TASK. The listing is to be reproduced in full, with no character altered.

DATASET.
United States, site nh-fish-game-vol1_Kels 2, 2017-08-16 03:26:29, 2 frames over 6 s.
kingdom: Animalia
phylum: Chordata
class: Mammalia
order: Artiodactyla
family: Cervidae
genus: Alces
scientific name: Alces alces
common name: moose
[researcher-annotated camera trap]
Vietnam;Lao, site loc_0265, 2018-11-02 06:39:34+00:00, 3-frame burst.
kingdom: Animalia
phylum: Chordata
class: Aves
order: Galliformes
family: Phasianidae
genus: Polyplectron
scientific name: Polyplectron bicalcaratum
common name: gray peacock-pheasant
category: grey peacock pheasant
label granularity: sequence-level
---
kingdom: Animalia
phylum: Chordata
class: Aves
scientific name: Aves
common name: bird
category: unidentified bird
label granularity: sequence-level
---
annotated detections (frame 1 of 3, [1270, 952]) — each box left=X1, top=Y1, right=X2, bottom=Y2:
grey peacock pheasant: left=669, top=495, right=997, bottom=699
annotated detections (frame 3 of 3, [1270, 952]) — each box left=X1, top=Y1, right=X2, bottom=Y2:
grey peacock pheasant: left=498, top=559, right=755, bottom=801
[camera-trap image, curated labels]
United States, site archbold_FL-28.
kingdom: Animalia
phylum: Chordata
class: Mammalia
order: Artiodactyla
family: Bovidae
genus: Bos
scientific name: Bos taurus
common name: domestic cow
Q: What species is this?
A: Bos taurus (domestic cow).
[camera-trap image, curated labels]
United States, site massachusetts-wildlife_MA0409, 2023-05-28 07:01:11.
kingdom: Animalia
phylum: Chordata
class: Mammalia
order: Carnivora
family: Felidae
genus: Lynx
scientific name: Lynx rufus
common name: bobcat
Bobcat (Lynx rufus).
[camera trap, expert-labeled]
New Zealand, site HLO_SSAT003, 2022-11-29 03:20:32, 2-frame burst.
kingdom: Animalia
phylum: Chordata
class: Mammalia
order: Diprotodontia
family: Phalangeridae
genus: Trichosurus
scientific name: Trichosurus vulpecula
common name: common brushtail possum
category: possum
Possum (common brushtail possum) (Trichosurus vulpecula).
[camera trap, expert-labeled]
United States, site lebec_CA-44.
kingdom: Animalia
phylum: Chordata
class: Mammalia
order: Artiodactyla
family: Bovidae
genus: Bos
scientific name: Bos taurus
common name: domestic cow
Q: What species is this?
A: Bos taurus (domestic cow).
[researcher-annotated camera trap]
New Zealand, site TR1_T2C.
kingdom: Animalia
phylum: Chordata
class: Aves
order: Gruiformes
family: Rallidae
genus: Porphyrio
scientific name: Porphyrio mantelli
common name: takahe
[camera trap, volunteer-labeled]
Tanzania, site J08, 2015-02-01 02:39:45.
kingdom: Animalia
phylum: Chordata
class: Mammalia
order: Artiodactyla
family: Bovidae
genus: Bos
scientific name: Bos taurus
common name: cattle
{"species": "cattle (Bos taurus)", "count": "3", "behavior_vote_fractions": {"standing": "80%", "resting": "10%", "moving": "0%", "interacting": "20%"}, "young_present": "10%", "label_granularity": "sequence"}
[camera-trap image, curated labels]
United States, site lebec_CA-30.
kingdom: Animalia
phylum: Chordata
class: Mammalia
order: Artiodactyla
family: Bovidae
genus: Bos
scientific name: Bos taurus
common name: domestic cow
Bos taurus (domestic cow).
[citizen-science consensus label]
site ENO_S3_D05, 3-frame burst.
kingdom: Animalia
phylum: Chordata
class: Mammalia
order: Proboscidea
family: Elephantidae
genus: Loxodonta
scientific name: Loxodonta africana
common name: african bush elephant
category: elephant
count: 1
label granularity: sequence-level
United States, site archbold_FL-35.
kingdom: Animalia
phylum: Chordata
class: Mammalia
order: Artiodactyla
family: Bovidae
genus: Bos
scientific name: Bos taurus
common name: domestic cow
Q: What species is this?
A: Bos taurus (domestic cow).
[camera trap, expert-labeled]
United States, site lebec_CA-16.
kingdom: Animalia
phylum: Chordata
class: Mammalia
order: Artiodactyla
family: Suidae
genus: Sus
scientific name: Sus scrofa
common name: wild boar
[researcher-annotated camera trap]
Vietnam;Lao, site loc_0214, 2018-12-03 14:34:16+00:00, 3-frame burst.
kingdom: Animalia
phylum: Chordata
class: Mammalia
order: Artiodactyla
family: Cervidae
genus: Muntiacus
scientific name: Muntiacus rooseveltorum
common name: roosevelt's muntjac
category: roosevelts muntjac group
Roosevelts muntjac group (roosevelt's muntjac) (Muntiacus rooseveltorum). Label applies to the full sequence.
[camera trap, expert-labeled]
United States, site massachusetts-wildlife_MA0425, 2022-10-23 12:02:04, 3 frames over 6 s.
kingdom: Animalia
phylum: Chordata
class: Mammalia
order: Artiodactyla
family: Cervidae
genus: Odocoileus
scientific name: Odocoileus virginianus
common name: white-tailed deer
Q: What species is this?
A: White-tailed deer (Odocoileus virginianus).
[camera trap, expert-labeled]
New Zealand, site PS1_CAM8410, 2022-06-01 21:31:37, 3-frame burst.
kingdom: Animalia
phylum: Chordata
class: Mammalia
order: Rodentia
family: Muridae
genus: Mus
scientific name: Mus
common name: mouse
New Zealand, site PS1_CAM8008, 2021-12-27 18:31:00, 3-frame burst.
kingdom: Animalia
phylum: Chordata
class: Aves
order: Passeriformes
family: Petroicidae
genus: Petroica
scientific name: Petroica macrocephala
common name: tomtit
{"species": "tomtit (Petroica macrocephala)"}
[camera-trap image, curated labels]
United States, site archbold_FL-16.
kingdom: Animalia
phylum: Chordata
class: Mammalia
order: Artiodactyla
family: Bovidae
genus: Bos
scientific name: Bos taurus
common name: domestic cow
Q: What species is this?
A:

RESPONSE TO THIS TASK.
United States, site nh-fish-game-vol1_Kels 2, 2017-08-16 03:26:29, 2 frames over 6 s.
kingdom: Animalia
phylum: Chordata
class: Mammalia
order: Artiodactyla
family: Cervidae
genus: Alces
scientific name: Alces alces
common name: moose
[researcher-annotated camera trap]
Vietnam;Lao, site loc_0265, 2018-11-02 06:39:34+00:00, 3-frame burst.
kingdom: Animalia
phylum: Chordata
class: Aves
order: Galliformes
family: Phasianidae
genus: Polyplectron
scientific name: Polyplectron bicalcaratum
common name: gray peacock-pheasant
category: grey peacock pheasant
label granularity: sequence-level
---
kingdom: Animalia
phylum: Chordata
class: Aves
scientific name: Aves
common name: bird
category: unidentified bird
label granularity: sequence-level
---
annotated detections (frame 1 of 3, [1270, 952]) — each box left=X1, top=Y1, right=X2, bottom=Y2:
grey peacock pheasant: left=669, top=495, right=997, bottom=699
annotated detections (frame 3 of 3, [1270, 952]) — each box left=X1, top=Y1, right=X2, bottom=Y2:
grey peacock pheasant: left=498, top=559, right=755, bottom=801
[camera-trap image, curated labels]
United States, site archbold_FL-28.
kingdom: Animalia
phylum: Chordata
class: Mammalia
order: Artiodactyla
family: Bovidae
genus: Bos
scientific name: Bos taurus
common name: domestic cow
Q: What species is this?
A: Bos taurus (domestic cow).
[camera-trap image, curated labels]
United States, site massachusetts-wildlife_MA0409, 2023-05-28 07:01:11.
kingdom: Animalia
phylum: Chordata
class: Mammalia
order: Carnivora
family: Felidae
genus: Lynx
scientific name: Lynx rufus
common name: bobcat
Bobcat (Lynx rufus).
[camera trap, expert-labeled]
New Zealand, site HLO_SSAT003, 2022-11-29 03:20:32, 2-frame burst.
kingdom: Animalia
phylum: Chordata
class: Mammalia
order: Diprotodontia
family: Phalangeridae
genus: Trichosurus
scientific name: Trichosurus vulpecula
common name: common brushtail possum
category: possum
Possum (common brushtail possum) (Trichosurus vulpecula).
[camera trap, expert-labeled]
United States, site lebec_CA-44.
kingdom: Animalia
phylum: Chordata
class: Mammalia
order: Artiodactyla
family: Bovidae
genus: Bos
scientific name: Bos taurus
common name: domestic cow
Q: What species is this?
A: Bos taurus (domestic cow).
[researcher-annotated camera trap]
New Zealand, site TR1_T2C.
kingdom: Animalia
phylum: Chordata
class: Aves
order: Gruiformes
family: Rallidae
genus: Porphyrio
scientific name: Porphyrio mantelli
common name: takahe
[camera trap, volunteer-labeled]
Tanzania, site J08, 2015-02-01 02:39:45.
kingdom: Animalia
phylum: Chordata
class: Mammalia
order: Artiodactyla
family: Bovidae
genus: Bos
scientific name: Bos taurus
common name: cattle
{"species": "cattle (Bos taurus)", "count": "3", "behavior_vote_fractions": {"standing": "80%", "resting": "10%", "moving": "0%", "interacting": "20%"}, "young_present": "10%", "label_granularity": "sequence"}
[camera-trap image, curated labels]
United States, site lebec_CA-30.
kingdom: Animalia
phylum: Chordata
class: Mammalia
order: Artiodactyla
family: Bovidae
genus: Bos
scientific name: Bos taurus
common name: domestic cow
Bos taurus (domestic cow).
[citizen-science consensus label]
site ENO_S3_D05, 3-frame burst.
kingdom: Animalia
phylum: Chordata
class: Mammalia
order: Proboscidea
family: Elephantidae
genus: Loxodonta
scientific name: Loxodonta africana
common name: african bush elephant
category: elephant
count: 1
label granularity: sequence-level
United States, site archbold_FL-35.
kingdom: Animalia
phylum: Chordata
class: Mammalia
order: Artiodactyla
family: Bovidae
genus: Bos
scientific name: Bos taurus
common name: domestic cow
Q: What species is this?
A: Bos taurus (domestic cow).
[camera trap, expert-labeled]
United States, site lebec_CA-16.
kingdom: Animalia
phylum: Chordata
class: Mammalia
order: Artiodactyla
family: Suidae
genus: Sus
scientific name: Sus scrofa
common name: wild boar
[researcher-annotated camera trap]
Vietnam;Lao, site loc_0214, 2018-12-03 14:34:16+00:00, 3-frame burst.
kingdom: Animalia
phylum: Chordata
class: Mammalia
order: Artiodactyla
family: Cervidae
genus: Muntiacus
scientific name: Muntiacus rooseveltorum
common name: roosevelt's muntjac
category: roosevelts muntjac group
Roosevelts muntjac group (roosevelt's muntjac) (Muntiacus rooseveltorum). Label applies to the full sequence.
[camera trap, expert-labeled]
United States, site massachusetts-wildlife_MA0425, 2022-10-23 12:02:04, 3 frames over 6 s.
kingdom: Animalia
phylum: Chordata
class: Mammalia
order: Artiodactyla
family: Cervidae
genus: Odocoileus
scientific name: Odocoileus virginianus
common name: white-tailed deer
Q: What species is this?
A: White-tailed deer (Odocoileus virginianus).
[camera trap, expert-labeled]
New Zealand, site PS1_CAM8410, 2022-06-01 21:31:37, 3-frame burst.
kingdom: Animalia
phylum: Chordata
class: Mammalia
order: Rodentia
family: Muridae
genus: Mus
scientific name: Mus
common name: mouse
New Zealand, site PS1_CAM8008, 2021-12-27 18:31:00, 3-frame burst.
kingdom: Animalia
phylum: Chordata
class: Aves
order: Passeriformes
family: Petroicidae
genus: Petroica
scientific name: Petroica macrocephala
common name: tomtit
{"species": "tomtit (Petroica macrocephala)"}
[camera-trap image, curated labels]
United States, site archbold_FL-16.
kingdom: Animalia
phylum: Chordata
class: Mammalia
order: Artiodactyla
family: Bovidae
genus: Bos
scientific name: Bos taurus
common name: domestic cow
Q: What species is this?
A:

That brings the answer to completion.